### Extrait fourni
Tanaka Shozo – Un bœuf dans la tempête, de Kenneth Strong – Editions Wildproject / Collection de poche « Petite bibliothèque d’écologie populaire », 7 février 2024 – 448 pages
L’un des premiers lanceurs d’alerte de l’histoire de l’écologie.
Dans une époque de violente modernisation, où l’État japonais de l’ère Meiji sacrifie les populations au développement industriel, un paysan épris de justice et de vérité sacrifie tout intérêt personnel pour entrer en politique comme on entre en religion. « Tanaka Shozo s’est engagé en faveur des victimes de la pollution au cuivre des mines d’Ashio ; et ce combat en faveur de la justice sociale devient le combat de sa vie. Il est un modèle au Japon pour tous les militants prêts à s’engager en faveur de la cause des droits de l’homme et de l’environnement » explique Pierre-François Souyri, Professeur d’histoire du Japon à l’université de Genève (2012).

### Extraits de données de questions spatiales
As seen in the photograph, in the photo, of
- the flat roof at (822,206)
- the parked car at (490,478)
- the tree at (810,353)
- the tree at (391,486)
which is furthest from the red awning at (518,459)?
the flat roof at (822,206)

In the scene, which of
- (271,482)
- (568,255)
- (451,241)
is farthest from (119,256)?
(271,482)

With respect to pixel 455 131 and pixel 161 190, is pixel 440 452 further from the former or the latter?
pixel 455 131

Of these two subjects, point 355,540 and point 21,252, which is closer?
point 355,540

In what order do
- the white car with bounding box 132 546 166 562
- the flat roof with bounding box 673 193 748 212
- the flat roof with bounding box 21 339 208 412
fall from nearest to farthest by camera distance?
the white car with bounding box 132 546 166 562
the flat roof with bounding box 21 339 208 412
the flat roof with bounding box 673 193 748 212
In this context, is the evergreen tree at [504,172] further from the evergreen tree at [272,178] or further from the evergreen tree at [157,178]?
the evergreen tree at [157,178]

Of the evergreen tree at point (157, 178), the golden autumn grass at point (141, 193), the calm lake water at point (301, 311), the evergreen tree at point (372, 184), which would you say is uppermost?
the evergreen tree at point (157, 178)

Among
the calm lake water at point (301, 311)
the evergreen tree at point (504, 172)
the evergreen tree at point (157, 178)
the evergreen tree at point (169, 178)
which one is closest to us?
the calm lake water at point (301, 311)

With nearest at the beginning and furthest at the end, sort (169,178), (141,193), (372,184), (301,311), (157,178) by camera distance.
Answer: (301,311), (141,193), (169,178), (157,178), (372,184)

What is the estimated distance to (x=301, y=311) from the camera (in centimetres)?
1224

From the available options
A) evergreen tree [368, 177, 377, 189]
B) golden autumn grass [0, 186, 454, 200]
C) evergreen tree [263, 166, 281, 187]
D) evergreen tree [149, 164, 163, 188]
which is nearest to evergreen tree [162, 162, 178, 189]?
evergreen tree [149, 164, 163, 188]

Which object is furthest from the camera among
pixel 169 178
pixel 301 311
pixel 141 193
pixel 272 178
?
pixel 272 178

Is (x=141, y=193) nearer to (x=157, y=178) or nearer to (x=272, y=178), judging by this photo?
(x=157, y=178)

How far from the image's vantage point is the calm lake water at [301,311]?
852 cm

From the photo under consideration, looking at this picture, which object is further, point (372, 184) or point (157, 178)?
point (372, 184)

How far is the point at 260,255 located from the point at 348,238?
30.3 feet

### Objectif de l'exercice
Dans l'extrait sur Tanaka Shozo, remplacez « paysan » par « agriculteur », puis recopiez le passage qui commence par « Tanaka Shozo – » et va jusqu'à « de Genève (2012). ».

### Corrigé
Tanaka Shozo – Un bœuf dans la tempête, de Kenneth Strong – Editions Wildproject / Collection de poche « Petite bibliothèque d’écologie populaire », 7 février 2024 – 448 pages
L’un des premiers lanceurs d’alerte de l’histoire de l’écologie.
Dans une époque de violente modernisation, où l’État japonais de l’ère Meiji sacrifie les populations au développement industriel, un agriculteur épris de justice et de vérité sacrifie tout intérêt personnel pour entrer en politique comme on entre en religion. « Tanaka Shozo s’est engagé en faveur des victimes de la pollution au cuivre des mines d’Ashio ; et ce combat en faveur de la justice sociale devient le combat de sa vie. Il est un modèle au Japon pour tous les militants prêts à s’engager en faveur de la cause des droits de l’homme et de l’environnement » explique Pierre-François Souyri, Professeur d’histoire du Japon à l’université de Genève (2012).